Poursuivez le texte à lire ci-dessous, consacré au permis de construire contesté à La Môle, en reprenant après sa dernière phrase.

> _TEXTE À LIRE_:
___

6. Si le préfet du Var a produit plusieurs cartes et reproductions graphiques en première instance afin de situer le terrain d'assiette en zone rouge du plan de prévention des risques d'inondation sur le territoire de la commune de La Môle, l'agrandissement produit à partir d'un extrait géo portail n'a aucune valeur règlementaire. Il ressort de la comparaison de la carte de zonage règlementaire du PPRI produite par le préfet, de l'annexe 2 à la carte réglementaire reproduite par la commune, ainsi que du plan de masse du permis de construire que, si la partie sud du terrain d'assiette est située en zone rouge du plan de prévention, le bâtiment est quant à lui situé en zone blanche. Dans ces conditions, la SCI Espérance et la commune de La Môle sont fondées à soutenir que c'est à tort que les premiers juges ont considéré que la construction du bâtiment en litige méconnaissait les dispositions de la zone rouge du PPRI de La Môle.

___

> _LIGNES DE DONNÉES_:
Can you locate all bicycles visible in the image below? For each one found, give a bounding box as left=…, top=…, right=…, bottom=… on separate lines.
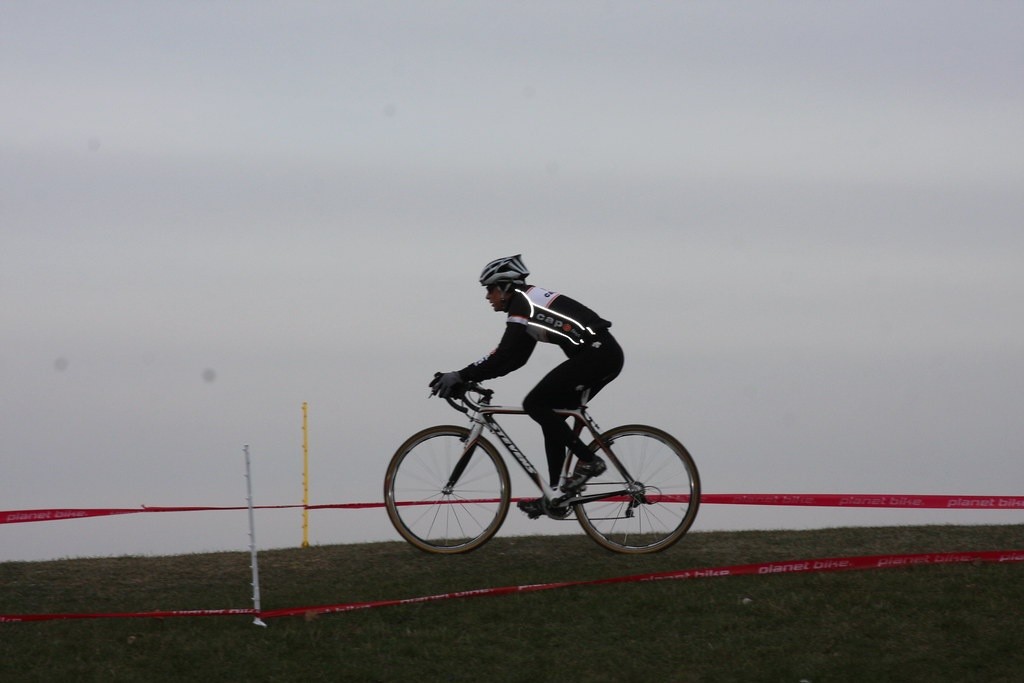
left=382, top=383, right=702, bottom=555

___

> _CORRIGÉ DE L'EXERCICE_:
7. En second lieu, aux termes de l'article R. 111-2 du code de l'urbanisme : " Le projet peut être refusé ou n'être accepté que sous réserve de l'observation de prescriptions spéciales s'il est de nature à porter atteinte à la salubrité ou à la sécurité publique du fait de sa situation, de ses caractéristiques, de son importance ou de son implantation à proximité d'autres installations. ".
8. Comme il a été dit précédemment, le bâtiment en litige est situé en zone blanche du plan de prévention des risques d'inondation de la commune de La Môle et seule la partie sud du terrain est située en zone rouge. Le préfet du Var ne présente aucun autre élément de nature à démontrer l'existence et l'intensité du risque d'inondation. La SCI Espérance et la commune font valoir au contraire que l'atlas des zones inondables ne classe le terrain que dans le lit majeur de la rivière La Môle. Dans ces conditions, la SCI Espérance et la commune de La Môle sont fondées à soutenir que c'est à tort que les premiers juges ont considéré que le projet méconnaissait les dispositions de l'article R. 111-2 du code de l'urbanisme.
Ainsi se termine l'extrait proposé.